I won’t go into the nature of the allegations – I am incredibly fearful that lawyers will comb this for clues and find ways of targeting a large set of victims. But I am acutely conscious that my story is a very minor part of this, but the only one that can be told until the other victims feel safe enough to tell theirs.
In truth I feel a very uneasy contradiction here, being the victim and the journalist/campaigner. It induces a type of cognitive dissonance that is disorientating. It is not very nice to be the story, but maybe it’s something we (in this profession) should do more often. It’s certainly a fast track to compassion and understanding.
While I don’t want to compromise the anonymity of some of the women who have also been affected, I think it’s important to say this: if my desire to be part of this brand, this great progressive tradition drove me to work at GNM and to fiercely champion its values for so long, you can double that sense of brand loyalty for some of the other women I have spoken to.
When they speak of our industry, our trade and how you speak truth to power it is genuinely moving. The commitment to the Guardian and the Observer is notable. They wanted to work there, they wanted to be part of something but they ended up experiencing sexual misconduct or abuse.
As this episode comes to light, I understand the Good Law Project has had a huge response from women sharing their stories. The power differential remains the defining factor in many of these experiences. This is a wider issue than one individual and one set of allegations of misconduct and abuse.
Since trying to report my concerns in 2018 I have noticed a terrible complacency in this industry. Ironically for a sector that is based on asking questions and prodding for answers, there has been a remarkable lack of curiosity around allegations of sexual abuse and misconduct. Some describe this as an omerta.
Jolyon Maugham writes in another thread on this issue: “The shameful, if mutually convenient, omerta on the reporting of sexual misconduct within the media sacrifices the careers and dignity of young women to the convenience of predatory older men. It must not continue”. Or time’s up, as we used to say.

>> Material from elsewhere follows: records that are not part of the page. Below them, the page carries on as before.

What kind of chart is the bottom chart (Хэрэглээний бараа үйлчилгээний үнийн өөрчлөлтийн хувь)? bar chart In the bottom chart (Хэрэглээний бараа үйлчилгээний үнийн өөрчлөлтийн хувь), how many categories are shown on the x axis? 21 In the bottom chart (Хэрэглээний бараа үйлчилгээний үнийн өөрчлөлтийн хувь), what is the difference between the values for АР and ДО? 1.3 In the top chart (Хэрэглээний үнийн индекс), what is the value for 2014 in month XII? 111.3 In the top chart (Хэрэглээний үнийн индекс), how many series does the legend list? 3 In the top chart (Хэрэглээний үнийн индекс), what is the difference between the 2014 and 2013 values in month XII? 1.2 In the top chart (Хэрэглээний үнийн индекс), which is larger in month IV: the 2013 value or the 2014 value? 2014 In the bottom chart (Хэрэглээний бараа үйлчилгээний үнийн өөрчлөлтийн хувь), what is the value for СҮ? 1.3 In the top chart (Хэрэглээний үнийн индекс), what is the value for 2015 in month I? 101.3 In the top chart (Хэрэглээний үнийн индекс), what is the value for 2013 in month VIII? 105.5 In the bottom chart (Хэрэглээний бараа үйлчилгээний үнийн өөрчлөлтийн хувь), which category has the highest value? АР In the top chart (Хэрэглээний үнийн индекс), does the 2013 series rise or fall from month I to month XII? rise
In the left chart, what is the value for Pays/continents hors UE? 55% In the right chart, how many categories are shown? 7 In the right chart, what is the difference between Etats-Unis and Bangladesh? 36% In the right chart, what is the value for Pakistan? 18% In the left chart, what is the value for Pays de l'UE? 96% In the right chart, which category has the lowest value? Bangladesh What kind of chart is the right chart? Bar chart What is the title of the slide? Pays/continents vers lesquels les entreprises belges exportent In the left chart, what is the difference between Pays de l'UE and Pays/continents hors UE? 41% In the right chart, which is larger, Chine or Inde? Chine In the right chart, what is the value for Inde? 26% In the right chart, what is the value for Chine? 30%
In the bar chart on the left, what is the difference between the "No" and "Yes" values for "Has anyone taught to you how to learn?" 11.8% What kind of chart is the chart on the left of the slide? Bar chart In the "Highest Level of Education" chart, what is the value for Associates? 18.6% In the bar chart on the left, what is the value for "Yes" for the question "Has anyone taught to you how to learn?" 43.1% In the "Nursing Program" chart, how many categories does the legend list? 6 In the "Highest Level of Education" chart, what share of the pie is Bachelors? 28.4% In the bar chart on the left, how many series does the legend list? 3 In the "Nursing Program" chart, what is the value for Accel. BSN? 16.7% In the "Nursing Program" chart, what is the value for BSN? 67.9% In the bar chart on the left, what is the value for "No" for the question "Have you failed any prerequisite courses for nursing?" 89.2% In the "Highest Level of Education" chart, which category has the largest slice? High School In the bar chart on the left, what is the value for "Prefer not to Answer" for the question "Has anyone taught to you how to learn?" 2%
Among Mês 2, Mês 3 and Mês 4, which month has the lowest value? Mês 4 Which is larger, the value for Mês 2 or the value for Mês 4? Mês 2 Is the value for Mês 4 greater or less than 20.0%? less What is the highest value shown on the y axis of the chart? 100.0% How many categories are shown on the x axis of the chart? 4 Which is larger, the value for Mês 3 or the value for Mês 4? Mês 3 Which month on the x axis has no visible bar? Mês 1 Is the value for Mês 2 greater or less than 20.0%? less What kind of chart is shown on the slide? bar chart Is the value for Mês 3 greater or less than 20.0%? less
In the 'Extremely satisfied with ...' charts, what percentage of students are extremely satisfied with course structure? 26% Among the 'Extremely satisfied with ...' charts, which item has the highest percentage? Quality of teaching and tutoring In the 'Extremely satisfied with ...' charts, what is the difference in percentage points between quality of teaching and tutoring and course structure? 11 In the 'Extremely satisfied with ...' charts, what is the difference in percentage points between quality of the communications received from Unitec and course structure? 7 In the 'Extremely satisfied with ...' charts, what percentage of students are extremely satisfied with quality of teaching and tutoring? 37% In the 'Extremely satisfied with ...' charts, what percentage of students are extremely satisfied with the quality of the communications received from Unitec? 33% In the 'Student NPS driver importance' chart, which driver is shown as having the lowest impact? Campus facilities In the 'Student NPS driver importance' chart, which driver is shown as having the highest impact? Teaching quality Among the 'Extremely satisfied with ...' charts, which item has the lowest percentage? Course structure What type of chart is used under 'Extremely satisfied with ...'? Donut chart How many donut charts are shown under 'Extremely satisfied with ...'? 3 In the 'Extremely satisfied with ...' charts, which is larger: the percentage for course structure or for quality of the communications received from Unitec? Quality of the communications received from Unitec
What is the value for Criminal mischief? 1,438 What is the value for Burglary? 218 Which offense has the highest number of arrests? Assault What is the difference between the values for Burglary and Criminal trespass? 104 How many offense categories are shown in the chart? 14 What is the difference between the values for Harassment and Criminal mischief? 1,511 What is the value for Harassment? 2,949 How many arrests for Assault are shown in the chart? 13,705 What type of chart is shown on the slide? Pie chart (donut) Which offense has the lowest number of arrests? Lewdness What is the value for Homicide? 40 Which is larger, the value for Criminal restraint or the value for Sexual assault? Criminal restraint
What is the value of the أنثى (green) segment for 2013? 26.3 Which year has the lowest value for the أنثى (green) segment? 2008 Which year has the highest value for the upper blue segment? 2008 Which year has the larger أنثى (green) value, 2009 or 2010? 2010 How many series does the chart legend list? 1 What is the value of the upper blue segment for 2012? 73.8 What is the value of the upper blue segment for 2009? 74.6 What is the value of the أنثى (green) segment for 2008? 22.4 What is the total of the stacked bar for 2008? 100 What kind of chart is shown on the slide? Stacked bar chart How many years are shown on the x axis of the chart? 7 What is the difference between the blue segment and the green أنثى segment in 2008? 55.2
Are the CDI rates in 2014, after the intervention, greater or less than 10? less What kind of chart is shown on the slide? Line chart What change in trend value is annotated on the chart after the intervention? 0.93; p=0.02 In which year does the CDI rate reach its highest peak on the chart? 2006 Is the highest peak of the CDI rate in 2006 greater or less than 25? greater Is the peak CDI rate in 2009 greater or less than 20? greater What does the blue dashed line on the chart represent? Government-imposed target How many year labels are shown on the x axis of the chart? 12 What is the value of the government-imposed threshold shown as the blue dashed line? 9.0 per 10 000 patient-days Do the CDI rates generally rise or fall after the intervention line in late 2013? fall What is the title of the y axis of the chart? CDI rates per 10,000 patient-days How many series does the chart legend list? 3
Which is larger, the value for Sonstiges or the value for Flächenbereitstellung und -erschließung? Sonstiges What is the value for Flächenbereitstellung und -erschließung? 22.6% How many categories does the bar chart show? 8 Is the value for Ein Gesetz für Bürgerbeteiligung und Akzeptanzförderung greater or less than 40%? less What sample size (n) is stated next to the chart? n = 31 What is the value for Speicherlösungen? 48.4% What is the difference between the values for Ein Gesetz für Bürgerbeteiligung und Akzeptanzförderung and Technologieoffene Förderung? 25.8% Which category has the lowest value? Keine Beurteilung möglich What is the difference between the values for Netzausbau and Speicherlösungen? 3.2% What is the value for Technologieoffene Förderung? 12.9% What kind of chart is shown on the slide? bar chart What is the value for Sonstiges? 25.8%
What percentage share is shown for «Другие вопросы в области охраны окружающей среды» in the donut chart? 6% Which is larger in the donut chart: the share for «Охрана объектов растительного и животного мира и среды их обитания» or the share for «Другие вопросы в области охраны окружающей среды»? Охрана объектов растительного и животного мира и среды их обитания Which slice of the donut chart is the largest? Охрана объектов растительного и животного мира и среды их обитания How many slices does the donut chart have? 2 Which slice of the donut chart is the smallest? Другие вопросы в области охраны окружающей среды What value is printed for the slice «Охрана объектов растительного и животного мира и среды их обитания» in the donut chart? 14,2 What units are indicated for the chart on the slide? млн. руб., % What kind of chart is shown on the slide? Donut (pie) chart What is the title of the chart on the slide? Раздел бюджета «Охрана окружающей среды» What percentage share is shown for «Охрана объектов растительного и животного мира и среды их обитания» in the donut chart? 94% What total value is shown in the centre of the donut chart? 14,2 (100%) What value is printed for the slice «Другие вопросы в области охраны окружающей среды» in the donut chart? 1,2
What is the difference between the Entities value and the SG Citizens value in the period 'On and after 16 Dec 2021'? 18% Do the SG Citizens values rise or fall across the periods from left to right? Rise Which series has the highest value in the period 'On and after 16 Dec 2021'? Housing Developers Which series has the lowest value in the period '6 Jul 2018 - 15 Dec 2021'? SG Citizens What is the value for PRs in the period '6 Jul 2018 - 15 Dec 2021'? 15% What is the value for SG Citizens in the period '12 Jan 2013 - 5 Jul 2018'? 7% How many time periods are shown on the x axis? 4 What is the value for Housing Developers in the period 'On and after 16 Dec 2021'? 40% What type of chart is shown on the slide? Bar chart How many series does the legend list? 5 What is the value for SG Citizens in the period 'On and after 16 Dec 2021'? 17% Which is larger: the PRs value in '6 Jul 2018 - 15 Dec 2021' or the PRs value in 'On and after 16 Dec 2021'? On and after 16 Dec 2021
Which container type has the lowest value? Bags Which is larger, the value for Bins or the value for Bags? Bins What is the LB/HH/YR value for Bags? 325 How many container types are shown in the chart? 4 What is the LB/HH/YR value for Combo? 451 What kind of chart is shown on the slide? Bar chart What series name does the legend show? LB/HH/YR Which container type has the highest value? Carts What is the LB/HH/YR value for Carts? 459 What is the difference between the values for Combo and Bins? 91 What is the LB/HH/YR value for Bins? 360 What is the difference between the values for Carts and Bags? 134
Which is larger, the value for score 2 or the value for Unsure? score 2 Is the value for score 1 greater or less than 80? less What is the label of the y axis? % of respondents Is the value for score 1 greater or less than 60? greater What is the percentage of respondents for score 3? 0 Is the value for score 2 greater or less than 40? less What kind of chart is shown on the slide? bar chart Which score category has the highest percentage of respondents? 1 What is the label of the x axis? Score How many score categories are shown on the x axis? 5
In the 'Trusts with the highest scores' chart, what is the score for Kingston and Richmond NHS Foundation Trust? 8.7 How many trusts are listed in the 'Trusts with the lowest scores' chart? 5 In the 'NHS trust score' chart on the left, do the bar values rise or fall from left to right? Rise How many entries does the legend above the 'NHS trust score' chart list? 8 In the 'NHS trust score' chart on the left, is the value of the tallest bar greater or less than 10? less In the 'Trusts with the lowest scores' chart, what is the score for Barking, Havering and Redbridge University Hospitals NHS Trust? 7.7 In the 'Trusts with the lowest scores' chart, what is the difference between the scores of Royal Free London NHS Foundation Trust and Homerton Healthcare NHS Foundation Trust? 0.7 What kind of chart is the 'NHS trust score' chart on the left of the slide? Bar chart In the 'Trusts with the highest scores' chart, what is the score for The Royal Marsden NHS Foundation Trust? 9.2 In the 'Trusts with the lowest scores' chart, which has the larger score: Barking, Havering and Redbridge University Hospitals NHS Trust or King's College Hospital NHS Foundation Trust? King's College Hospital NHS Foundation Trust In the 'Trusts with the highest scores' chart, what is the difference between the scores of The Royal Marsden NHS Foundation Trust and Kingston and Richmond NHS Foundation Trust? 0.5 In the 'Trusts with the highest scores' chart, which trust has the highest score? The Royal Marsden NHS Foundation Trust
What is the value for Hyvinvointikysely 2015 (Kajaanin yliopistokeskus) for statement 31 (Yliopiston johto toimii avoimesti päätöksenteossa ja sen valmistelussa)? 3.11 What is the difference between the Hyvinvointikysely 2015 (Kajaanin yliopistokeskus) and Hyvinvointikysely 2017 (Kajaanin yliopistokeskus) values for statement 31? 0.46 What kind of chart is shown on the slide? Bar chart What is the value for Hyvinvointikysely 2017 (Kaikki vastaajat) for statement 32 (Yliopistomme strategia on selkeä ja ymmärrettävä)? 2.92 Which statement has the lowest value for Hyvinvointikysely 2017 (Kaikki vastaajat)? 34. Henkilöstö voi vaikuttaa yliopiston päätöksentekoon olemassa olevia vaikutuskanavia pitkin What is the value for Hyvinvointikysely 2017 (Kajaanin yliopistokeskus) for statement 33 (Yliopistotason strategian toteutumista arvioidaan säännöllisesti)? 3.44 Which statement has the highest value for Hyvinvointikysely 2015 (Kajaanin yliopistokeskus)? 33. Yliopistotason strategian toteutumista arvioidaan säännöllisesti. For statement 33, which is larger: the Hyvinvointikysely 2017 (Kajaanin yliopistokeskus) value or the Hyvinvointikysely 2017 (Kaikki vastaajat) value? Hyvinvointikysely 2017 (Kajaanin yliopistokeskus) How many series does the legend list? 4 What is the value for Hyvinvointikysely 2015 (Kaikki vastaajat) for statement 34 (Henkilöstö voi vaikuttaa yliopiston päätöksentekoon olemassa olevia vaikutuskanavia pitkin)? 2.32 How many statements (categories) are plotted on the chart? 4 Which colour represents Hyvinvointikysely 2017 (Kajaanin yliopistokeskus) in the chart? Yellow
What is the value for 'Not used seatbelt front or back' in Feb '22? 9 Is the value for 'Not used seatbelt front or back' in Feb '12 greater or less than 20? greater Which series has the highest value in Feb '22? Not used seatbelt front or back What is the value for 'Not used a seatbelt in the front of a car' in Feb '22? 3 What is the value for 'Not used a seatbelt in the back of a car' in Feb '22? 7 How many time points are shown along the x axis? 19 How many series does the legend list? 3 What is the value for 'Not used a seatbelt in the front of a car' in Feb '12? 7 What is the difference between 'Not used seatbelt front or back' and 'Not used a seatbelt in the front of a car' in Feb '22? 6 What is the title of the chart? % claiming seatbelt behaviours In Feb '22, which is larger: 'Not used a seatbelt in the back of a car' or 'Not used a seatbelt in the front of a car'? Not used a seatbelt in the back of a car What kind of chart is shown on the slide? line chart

At the time of writing, GNM has turned down our request for an independent inquiry into its complaint processes and handling of our complaints that would also look into the question of ‘open secrets’ and really get to the heart of how to best protect people.
We have also asked for an apology (this can be private) in recognition that our experience was dire. This has not been forthcoming either.
Nick Cohen is now co-operating with GNM on an investigation and his column has been “paused”. He has previously denied allegations as “vile and untrue”. I am sure that if Jolyon, myself, and the other Ws had not pushed and posted threads it would still be business as usual in Guardian HQ.
By way of thanks, we have been gaslit, told we are limiting an investigation and I now feel that all bayonets are pointing this way, including those held by my former employer, whom I revered.
Would I do it again? Yes. Because this all needs to be exposed. After all, sunlight is the best disinfectant, a phrase that once informed all of my reporting for the newspaper.